[Provided information]

----

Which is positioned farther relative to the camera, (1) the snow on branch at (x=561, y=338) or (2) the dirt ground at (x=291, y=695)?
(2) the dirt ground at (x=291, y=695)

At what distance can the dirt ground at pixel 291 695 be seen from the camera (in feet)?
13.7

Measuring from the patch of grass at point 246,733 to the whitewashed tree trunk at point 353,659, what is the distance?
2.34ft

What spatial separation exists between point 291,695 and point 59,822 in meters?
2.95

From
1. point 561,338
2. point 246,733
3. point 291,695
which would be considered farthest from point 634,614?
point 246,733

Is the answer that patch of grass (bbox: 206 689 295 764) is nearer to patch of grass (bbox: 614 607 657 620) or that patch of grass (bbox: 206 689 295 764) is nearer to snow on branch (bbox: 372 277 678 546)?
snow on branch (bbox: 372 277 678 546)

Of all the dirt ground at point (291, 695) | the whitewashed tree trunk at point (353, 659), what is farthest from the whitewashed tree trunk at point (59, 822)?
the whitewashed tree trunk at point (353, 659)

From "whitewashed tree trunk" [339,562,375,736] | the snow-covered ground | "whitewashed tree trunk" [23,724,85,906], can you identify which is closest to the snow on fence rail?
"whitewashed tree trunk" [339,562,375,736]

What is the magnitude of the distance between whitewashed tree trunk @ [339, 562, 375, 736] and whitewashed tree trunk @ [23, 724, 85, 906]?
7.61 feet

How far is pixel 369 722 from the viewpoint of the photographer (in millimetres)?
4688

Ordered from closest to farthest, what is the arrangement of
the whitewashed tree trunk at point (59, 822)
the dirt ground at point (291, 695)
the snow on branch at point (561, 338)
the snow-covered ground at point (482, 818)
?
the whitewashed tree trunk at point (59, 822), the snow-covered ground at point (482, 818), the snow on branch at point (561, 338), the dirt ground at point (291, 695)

----

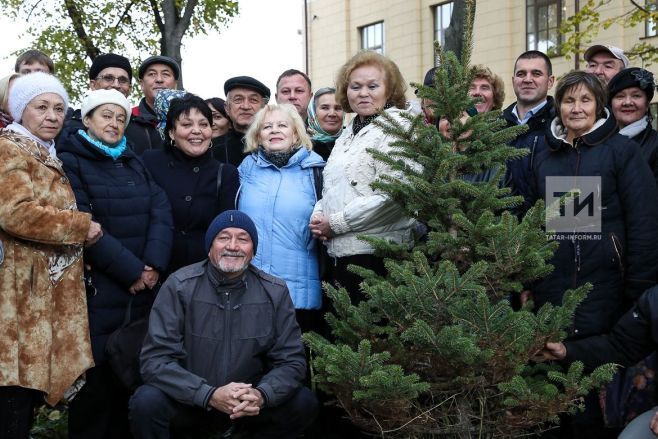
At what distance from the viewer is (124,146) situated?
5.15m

----

[Task goal]
Transcribe word for word the lines of the data above, starting at the line containing "Ordered from closest" and ending at the line containing "the whitewashed tree trunk at point (59, 822), the", with both of those lines included.

[Complete response]
Ordered from closest to farthest, what is the arrangement of
the whitewashed tree trunk at point (59, 822)
the dirt ground at point (291, 695)
the snow on branch at point (561, 338)
the snow-covered ground at point (482, 818)
?
the whitewashed tree trunk at point (59, 822), the snow-covered ground at point (482, 818), the snow on branch at point (561, 338), the dirt ground at point (291, 695)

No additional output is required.